=== Source ===

** BEGIN **

Certification Wording:

First AML will request to the customer that the certification must have the following Information

“I, [Trusted Referee Name], hereby certify that this is a true and correct copy of the original document which I have sighted, and it represents a true likeness of this individual.”

  • Date of certification
  • Signature of Trusted Referee
  • Profession of Trusted Referee
  • Registration Number if applicable

In some cases, if the certification wording is not exact but is not materially different it will be accepted.

 

Certification overseas

When certification occurs overseas, copies of international identification provided by a customer resident overseas must be certified by a person authorised by law in that country to take statutory declarations or equivalent in the customer’s country.

FATCA and CRS FAQs

What is the Foreign Account Tax Compliance Act (FATCA)?

The Foreign Account Tax Compliance Act (FATCA) is specific United States (US) legislation that aims to reduce tax evasion by US citizens, tax residents and entities. US citizens and tax residents are required to report their worldwide income to the Internal Revenue Service (IRS) whether they live in the US or not.

FATCA is a reporting regime that ensures US persons (and New Zealanders with accounts in the US) meet their tax obligations. It requires all foreign financial institutions that are not exempt, including New Zealand financial institutions (NZFIs), to register with the IRS. They must report on US citizens and tax residents who have specified foreign financial assets that exceed certain thresholds.

New Zealand has entered into a FATCA Intergovernmental Agreement with the United States under which New Zealand financial institutions are required to provide specified identity and financial information about such accounts to Inland Revenue, which will then be provided to the United States under the double tax agreement (DTA) that New Zealand has with the United States.

What is the Common Reporting Standard (CRS)?

The CRS is a global framework for the collection, reporting, and exchange of financial account information about people and entities investing outside of their tax residence jurisdiction.

New Zealand is one of many jurisdictions that has committed to a global initiative led by the Organisation for Economic Co-operation and Development (OECD) on the automatic exchange of financial account information using the CRS.

This information is required by law to be collected by financial institutions around the world for reporting to tax authorities. Tax authorities will exchange this information to ensure everyone pays the right amount of tax. Tax pays for services we all need and to improve the communities in which we live.

What information do I need to provide?

Centuria asks all investors to complete a self-certification declaration confirming your overseas tax residency status. You will find this in our paper and online application form, we may also request this via email or our investor portal.

If you are an overseas tax resident, we will ask you to provide your name, date of birth, address, country of tax residence and your foreign tax number.

Who is responsible for FATCA and CRS in New Zealand?

The Inland Revenue Department (IRD).

When is the reporting deadline to the IRD for FATCA and CRS?

Centuria is required to report to the IRD annually by 31 July.

What can an investor do if they are unsure of their overseas tax residency?

Investors can refer to the IRD website for guidance on FATCA and CRS or contact a tax advisor for further information.

https://www.ird.govt.nz/international-tax

Which type of investors are required to complete FATCA/CRS?

** END **

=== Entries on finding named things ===
** BEGIN **

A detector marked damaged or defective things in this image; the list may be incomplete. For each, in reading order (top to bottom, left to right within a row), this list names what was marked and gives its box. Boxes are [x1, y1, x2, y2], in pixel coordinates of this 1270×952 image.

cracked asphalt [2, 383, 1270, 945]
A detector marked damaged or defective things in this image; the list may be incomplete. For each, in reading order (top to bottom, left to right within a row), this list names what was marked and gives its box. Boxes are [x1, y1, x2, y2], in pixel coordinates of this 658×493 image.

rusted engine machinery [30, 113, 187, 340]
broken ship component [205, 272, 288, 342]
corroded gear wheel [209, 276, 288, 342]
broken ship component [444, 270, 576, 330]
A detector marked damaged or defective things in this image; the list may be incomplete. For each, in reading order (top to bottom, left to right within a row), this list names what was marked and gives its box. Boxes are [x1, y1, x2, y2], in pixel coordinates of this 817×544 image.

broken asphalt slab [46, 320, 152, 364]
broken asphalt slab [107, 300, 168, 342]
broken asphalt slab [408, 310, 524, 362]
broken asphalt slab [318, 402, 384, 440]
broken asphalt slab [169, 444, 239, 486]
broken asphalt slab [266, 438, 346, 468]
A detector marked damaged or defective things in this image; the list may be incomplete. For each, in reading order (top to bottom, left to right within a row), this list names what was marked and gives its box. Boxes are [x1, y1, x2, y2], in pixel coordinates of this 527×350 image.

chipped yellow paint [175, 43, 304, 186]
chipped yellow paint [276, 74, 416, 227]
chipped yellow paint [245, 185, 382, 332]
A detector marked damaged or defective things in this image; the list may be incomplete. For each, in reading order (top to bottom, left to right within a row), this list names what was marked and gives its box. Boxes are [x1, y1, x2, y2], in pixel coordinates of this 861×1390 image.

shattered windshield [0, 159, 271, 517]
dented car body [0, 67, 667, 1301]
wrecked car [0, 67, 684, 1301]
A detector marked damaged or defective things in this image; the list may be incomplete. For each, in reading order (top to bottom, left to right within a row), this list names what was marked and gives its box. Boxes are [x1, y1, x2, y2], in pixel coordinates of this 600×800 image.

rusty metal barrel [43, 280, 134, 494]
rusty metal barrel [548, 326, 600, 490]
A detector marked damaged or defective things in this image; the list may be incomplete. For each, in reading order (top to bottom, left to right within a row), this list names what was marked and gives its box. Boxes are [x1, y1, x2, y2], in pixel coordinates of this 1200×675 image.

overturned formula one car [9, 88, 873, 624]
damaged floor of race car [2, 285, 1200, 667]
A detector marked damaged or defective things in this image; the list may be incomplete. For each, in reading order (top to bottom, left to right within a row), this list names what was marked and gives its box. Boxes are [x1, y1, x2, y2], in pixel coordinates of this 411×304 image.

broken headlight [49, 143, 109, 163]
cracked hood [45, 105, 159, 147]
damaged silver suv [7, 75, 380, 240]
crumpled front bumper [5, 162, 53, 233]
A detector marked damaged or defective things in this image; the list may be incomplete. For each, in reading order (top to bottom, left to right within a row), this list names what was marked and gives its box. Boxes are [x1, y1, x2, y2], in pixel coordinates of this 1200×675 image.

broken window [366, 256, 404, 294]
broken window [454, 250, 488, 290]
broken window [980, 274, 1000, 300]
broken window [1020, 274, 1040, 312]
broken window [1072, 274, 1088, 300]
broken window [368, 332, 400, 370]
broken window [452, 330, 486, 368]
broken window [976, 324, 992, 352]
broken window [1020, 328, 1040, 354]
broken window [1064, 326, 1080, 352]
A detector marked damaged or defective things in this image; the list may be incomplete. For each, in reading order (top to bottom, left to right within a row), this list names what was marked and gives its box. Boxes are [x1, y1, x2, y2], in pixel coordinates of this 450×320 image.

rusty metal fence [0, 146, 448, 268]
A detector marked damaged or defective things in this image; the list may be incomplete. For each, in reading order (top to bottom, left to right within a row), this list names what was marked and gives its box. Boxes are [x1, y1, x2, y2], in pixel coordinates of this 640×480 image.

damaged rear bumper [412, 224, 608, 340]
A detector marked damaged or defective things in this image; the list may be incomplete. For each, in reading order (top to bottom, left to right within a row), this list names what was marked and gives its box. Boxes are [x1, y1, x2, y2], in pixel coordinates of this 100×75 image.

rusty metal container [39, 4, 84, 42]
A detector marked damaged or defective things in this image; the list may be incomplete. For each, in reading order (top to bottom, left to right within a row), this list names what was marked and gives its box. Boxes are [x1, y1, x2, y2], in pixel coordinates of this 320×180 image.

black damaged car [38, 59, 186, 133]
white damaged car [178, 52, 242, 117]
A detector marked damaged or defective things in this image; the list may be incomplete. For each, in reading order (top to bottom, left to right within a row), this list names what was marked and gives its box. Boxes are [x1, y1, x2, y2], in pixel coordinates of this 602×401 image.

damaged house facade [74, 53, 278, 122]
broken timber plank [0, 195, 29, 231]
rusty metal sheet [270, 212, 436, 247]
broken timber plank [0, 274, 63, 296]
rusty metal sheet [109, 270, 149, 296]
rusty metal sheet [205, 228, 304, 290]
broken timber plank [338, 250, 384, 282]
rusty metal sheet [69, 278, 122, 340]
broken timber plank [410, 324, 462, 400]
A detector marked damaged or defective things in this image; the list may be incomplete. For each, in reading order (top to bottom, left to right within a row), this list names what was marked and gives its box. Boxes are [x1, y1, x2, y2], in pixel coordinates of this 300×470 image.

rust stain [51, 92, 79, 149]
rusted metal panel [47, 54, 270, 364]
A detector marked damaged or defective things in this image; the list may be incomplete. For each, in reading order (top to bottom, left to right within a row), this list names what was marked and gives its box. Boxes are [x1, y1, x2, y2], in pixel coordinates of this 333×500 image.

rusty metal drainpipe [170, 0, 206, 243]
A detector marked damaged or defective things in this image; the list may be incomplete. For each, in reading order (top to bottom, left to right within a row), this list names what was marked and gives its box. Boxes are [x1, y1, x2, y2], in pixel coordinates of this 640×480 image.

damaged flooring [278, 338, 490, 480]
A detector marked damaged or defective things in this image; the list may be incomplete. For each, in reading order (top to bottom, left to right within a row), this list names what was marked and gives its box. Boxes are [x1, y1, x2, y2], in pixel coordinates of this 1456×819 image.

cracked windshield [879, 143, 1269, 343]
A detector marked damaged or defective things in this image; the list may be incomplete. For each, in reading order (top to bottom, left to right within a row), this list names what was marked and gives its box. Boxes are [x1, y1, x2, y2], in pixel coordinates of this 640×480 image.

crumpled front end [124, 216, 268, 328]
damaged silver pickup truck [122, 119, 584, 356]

** END **

=== Exercise instructions ===
Write the next part of the tax reporting FAQ, picking up right after its last line. These items come from a separate source and are not connected to the tax reporting FAQ.

=== Written answer ===
  • Individuals
  • Joint individuals
  • Partnerships
  • Company
  • Trust

What FATCA/CRS information is required to be completed for Individual and Joint Individual accounts?

We ask all individuals to declare if they are a tax resident of another country other than New Zealand. If they are a tax resident outside of New Zealand we request their name, date of birth, address, country of tax residence and your foreign tax number.

What FATCA/CRS information is required to be collected for partnership, company and trust accounts?

We ask you to declare whether the entity is a tax resident outside of New Zealand. We also ask you to declare if the controlling parties (e.g. trustee, shareholder, partner etc) of the entity are tax residents outside of New Zealand.

Wholesale Investors

Centuria may offer certain investments that are only open to “Wholesale Investors” as defined in clause 3 of Schedule 1 of the Financial Markets Conduct Act 2013. To invest in these offers, a wholesale investor needs to fall within one of the categories listed below. If an offer is only open to wholesale investors, this will be clearly stated on the offer document.

Wholesale Investor Requirements (New Zealand)

In addition to government agencies, the following persons are considered to be a wholesale investor under the Financial Markets Conduct Act:

  • A person who is an investment business.
  • A person who meets the investment activity criteria.
  • A person who is large.
  • A person who is an eligible investor.
  • A person who invests at least NZ$750,000 in the offer.

Further detail on the above categories is set out below.

A person who is an investment business:

In addition to banks, non-bank deposit takers, licensed insurers, licensed managers, derivatives issuers and financial advisers, this category encompasses entities whose principal business consists of any of the following:

  • Investing in financial products;
  • Acting as an underwriter;
  • Providing a financial advice, client money or property service; or
  • Trading in financial products on behalf of other persons.

A person who meets the investment activity criteria;

  • They (or the entities they control) own (or during the previous 2 year period have owned) a portfolio of financial products of a total value of at least $1 million;
  • They (or the entities they control) have (or during the previous 2 year period have) carried out transactions to acquire financial products where the total amount payable was at least $1 million; or
  • They, within the last 10 years, have been employed or engaged in an investment business and have, for at least 2 years during that 10 year period, participated to a material extent in the investment decisions made by the investment business.

In counting financial products towards the $1 million threshold, bank deposits, bonus bonds, building society investments (and other similar investments) as well as interests in a retirement scheme (e.g. KiwiSaver or other superannuation scheme) cannot be counted. Any products offered by the investor’s associated persons are also excluded.

A person who is large;

As at the last day of the 2 most recently completed financial years, they and their controlled entities had net assets exceeding $5 million; or

  • In the 2 most recently completed financial years, they and their controlled entities had consolidated turnover which exceeded $5 million.

A person who is an eligible investor:

Eligible investors are investors who self-certify that:

  • They have previous experience to assess the merits of the transaction, their information needs and the adequacy of the information provided; and
  • They understand the consequences of certifying themselves to be an eligible investor,

Their certificate must set out the grounds for the above certification.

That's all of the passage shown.